Sci Rep. 2016 Dec 23;6:39924. doi: 10.1038/srep39924.
Regulatory T cells (Tregs) are crucial for allograft survival. Tregs can be divided into thymus-derived natural Tregs (tTregs) and peripherally-derived induced Tregs (pTregs). Here, we determine whether the suppressive function of Treg subsets is hampered in hosts who are at high risk for rejecting their graft. To induce graft beds that promote high risk of transplant rejection, intrastromal corneal sutures were placed two weeks prior to the transplant procedure in mice. We demonstrate that in high-risk recipients the frequencies and function of pTregs (but not tTregs) are suppressed. Reduced function of pTregs correlated with decreased expression of CTLA-4, interleukin-10, and transforming growth factor-β. Adoptive transfer of pTregs from mice at low risk of subsequent graft rejection is able to rescue graft survival in recipients that are at high risk of rejecting their grafts. Our data suggest that impaired function of pTregs, but not tTregs, mediates the loss of immune tolerance and promotes allograft rejection.
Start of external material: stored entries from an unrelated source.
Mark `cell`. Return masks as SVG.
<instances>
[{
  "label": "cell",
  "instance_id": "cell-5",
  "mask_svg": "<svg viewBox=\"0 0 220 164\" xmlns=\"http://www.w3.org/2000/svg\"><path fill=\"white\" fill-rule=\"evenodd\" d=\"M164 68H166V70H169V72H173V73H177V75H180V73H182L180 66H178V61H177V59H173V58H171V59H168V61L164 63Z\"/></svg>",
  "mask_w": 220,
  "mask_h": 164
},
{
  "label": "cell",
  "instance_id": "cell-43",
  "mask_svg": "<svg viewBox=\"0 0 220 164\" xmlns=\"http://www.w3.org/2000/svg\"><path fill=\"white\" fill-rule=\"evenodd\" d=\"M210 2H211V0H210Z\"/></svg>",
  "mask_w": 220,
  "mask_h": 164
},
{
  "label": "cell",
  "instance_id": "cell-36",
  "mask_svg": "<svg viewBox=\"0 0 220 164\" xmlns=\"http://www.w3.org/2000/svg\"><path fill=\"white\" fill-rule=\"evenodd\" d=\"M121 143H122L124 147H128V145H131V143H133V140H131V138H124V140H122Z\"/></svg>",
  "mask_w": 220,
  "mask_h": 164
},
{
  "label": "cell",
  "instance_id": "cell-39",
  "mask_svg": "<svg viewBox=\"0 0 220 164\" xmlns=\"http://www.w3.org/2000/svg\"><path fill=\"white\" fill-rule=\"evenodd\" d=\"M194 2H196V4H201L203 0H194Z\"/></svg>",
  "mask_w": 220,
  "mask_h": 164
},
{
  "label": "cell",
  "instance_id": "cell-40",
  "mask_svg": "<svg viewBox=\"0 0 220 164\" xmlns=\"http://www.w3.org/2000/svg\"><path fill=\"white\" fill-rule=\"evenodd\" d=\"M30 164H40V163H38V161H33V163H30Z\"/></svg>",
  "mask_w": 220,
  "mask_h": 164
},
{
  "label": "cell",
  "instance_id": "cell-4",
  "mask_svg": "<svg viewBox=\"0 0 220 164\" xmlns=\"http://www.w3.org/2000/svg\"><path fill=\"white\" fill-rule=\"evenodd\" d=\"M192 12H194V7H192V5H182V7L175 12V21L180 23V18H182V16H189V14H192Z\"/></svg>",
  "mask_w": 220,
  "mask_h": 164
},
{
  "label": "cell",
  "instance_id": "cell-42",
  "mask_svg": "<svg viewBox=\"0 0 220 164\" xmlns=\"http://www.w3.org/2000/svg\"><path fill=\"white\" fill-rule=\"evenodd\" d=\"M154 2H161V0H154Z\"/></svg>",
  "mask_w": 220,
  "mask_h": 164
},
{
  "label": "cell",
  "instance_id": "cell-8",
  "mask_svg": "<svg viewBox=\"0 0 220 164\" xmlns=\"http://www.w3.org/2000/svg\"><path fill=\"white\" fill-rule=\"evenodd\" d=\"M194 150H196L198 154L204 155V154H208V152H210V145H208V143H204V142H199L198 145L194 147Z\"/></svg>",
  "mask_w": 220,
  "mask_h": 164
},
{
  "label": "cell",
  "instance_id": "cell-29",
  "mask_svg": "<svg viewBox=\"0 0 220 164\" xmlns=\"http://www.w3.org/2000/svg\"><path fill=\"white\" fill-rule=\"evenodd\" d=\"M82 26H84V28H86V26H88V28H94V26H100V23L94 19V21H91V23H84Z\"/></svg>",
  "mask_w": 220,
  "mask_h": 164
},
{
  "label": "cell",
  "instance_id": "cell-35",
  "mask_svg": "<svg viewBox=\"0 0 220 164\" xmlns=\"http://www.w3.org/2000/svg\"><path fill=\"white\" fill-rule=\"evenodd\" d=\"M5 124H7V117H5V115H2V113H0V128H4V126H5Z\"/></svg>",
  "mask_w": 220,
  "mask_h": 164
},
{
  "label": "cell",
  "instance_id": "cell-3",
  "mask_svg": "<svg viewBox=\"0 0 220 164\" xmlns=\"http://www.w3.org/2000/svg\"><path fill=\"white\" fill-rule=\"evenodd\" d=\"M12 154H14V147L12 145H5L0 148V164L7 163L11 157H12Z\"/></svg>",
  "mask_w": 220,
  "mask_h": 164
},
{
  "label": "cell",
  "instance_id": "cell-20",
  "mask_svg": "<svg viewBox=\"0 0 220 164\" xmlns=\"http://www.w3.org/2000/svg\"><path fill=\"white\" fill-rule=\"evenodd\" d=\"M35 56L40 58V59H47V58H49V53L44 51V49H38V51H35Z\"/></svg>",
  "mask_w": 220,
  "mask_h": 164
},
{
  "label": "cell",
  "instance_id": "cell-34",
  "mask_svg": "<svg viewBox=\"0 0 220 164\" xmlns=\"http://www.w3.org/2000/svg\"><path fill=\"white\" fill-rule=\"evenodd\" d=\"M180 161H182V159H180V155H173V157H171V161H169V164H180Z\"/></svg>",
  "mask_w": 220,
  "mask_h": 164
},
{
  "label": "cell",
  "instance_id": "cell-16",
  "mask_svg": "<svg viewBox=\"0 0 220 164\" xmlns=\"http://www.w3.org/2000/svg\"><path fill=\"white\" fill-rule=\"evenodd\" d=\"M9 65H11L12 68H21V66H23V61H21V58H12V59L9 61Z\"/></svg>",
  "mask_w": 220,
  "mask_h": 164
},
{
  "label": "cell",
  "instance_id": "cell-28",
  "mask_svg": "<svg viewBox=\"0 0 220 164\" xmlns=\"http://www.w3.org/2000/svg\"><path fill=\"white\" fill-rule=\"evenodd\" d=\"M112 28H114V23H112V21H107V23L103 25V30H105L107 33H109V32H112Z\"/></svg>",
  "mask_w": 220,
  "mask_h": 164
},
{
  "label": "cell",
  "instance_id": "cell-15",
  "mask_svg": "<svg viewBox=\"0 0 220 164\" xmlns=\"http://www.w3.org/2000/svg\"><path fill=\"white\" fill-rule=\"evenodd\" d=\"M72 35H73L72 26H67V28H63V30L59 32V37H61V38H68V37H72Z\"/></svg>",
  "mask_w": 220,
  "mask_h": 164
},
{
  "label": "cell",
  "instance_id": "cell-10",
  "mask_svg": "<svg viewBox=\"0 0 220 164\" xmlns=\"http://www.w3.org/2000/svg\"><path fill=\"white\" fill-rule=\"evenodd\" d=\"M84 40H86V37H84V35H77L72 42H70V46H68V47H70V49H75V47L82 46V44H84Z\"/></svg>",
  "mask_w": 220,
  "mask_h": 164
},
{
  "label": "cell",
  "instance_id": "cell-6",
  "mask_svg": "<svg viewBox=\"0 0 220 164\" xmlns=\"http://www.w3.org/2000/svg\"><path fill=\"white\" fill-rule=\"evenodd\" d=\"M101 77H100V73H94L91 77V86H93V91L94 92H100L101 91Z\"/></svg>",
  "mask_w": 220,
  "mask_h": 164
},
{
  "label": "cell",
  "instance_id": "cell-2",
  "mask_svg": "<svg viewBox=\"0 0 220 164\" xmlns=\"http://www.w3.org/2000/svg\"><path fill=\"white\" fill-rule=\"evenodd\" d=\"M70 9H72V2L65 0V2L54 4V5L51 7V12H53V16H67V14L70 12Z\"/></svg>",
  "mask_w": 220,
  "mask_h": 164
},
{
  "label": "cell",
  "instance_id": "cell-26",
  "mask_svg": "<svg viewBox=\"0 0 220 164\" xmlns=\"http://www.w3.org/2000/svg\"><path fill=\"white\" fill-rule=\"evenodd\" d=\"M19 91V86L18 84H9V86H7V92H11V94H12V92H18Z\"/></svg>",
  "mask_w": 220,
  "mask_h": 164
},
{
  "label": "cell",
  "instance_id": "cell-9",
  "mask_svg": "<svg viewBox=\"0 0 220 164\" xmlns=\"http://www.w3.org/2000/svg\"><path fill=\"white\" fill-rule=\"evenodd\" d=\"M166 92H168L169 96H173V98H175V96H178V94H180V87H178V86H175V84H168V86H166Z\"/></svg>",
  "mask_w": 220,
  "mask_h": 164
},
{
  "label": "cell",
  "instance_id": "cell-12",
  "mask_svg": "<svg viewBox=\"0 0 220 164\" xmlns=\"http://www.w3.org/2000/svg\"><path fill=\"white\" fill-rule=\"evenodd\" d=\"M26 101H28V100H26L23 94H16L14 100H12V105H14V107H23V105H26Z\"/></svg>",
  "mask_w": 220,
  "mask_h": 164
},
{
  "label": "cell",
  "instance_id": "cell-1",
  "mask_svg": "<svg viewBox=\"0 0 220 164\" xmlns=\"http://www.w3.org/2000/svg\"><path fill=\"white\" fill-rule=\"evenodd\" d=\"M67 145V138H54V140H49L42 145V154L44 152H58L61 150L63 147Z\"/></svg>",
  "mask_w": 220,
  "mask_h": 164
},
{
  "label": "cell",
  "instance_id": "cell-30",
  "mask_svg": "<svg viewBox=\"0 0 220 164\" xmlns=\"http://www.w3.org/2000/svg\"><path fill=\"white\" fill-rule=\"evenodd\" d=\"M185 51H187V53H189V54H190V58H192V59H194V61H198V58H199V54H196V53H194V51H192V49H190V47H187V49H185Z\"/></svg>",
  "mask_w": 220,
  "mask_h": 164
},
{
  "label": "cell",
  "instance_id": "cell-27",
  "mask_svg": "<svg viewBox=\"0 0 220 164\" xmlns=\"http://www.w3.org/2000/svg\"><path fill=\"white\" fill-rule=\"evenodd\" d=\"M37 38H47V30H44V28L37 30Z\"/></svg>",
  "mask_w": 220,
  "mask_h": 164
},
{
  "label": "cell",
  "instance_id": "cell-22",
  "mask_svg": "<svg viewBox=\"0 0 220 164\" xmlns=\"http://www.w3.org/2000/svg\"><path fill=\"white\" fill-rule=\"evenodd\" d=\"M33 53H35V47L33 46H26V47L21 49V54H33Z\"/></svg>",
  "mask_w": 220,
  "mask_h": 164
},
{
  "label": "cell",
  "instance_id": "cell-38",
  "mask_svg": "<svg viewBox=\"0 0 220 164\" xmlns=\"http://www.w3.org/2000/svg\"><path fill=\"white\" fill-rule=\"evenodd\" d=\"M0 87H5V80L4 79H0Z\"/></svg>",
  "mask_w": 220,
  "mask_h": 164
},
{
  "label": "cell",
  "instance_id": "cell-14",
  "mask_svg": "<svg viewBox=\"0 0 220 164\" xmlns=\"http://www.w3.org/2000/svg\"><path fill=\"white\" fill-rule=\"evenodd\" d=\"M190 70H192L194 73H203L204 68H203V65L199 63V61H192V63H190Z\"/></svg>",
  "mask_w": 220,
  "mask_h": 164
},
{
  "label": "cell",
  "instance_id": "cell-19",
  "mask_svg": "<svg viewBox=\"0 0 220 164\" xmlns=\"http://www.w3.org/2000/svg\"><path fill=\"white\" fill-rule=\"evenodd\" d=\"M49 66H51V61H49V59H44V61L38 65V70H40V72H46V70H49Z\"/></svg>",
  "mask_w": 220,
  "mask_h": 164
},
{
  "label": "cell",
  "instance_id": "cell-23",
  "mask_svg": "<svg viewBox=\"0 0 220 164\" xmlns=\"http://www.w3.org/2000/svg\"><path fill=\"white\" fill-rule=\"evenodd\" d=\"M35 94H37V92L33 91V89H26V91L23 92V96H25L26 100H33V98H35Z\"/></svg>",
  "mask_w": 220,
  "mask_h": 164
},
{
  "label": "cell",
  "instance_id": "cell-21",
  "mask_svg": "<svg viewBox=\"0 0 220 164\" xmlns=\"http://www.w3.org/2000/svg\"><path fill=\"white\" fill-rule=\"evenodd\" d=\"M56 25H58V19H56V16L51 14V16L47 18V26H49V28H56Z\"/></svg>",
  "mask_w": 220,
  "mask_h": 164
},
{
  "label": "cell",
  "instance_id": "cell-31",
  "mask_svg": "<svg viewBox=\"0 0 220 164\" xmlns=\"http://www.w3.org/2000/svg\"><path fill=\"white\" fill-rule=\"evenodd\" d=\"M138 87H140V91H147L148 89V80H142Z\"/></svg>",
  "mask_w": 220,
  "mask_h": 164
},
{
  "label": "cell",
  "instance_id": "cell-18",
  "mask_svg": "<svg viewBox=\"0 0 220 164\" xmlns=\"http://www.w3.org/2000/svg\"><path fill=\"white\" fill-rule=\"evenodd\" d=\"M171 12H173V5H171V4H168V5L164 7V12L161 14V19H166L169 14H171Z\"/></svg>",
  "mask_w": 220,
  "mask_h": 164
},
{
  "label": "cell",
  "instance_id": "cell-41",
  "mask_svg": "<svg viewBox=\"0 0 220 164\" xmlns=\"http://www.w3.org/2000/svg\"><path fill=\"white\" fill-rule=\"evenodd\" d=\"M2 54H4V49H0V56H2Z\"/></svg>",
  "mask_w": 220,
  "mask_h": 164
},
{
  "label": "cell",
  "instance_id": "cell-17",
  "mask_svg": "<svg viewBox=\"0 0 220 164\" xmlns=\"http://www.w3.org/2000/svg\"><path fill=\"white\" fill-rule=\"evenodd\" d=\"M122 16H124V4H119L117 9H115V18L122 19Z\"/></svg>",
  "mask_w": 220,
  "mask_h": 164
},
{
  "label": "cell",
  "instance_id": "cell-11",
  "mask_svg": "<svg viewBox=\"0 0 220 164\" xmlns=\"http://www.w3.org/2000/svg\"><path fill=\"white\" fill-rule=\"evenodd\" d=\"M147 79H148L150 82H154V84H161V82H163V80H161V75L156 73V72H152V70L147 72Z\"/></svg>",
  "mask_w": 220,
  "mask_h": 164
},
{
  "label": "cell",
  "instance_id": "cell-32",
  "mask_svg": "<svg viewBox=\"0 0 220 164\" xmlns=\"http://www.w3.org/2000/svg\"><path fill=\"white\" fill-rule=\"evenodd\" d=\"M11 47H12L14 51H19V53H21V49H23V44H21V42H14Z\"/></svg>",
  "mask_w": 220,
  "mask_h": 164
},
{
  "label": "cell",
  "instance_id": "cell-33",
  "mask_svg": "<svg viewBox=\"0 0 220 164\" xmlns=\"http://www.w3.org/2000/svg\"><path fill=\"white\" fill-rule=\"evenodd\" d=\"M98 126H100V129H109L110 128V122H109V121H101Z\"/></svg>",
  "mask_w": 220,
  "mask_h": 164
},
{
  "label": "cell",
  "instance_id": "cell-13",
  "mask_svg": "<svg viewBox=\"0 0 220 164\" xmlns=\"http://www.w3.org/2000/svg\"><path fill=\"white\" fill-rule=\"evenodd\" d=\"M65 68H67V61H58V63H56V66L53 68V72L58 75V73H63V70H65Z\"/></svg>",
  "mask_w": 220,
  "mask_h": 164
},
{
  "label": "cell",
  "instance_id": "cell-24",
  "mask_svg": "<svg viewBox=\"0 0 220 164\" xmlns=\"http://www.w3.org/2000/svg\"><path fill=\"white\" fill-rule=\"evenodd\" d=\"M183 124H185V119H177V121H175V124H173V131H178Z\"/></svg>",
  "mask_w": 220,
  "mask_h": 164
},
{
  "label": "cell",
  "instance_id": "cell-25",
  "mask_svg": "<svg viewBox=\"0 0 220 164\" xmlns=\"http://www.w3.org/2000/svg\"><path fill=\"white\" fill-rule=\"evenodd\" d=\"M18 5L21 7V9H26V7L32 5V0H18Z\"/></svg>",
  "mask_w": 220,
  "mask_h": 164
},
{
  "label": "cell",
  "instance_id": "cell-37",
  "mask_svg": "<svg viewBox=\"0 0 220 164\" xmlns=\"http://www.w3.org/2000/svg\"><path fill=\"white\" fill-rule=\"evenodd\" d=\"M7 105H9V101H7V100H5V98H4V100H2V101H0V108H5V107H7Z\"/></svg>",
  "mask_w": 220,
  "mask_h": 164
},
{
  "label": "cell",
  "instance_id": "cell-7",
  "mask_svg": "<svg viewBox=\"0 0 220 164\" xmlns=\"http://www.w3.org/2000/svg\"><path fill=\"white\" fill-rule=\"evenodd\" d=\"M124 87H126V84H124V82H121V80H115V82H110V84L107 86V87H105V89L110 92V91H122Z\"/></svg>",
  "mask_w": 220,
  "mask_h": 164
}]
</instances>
调节性 T 细胞(Tregs)对于同种异体移植物的存活至关重要。Tregs 可以分为胸腺来源的天然 Tregs(tTregs)和外周诱导的 Tregs(pTregs)。在这里,我们确定在对移植物有高排斥风险的宿主中,Treg 亚群的抑制功能是否受到阻碍。为了诱导促进移植排斥高风险的移植物床,我们在移植前两周在小鼠的角膜基质中放置了间质缝线。我们证明,在高风险受者中,pTregs(而不是 tTregs)的频率和功能受到抑制。pTregs 功能降低与 CTLA-4、白细胞介素-10 和转化生长因子-β 的表达降低相关。从排斥风险较低的小鼠中过继转移 pTregs,能够挽救排斥风险高的受者的移植物存活。我们的数据表明,pTregs 功能障碍而不是 tTregs 功能障碍介导了免疫耐受的丧失,并促进了同种异体移植物排斥。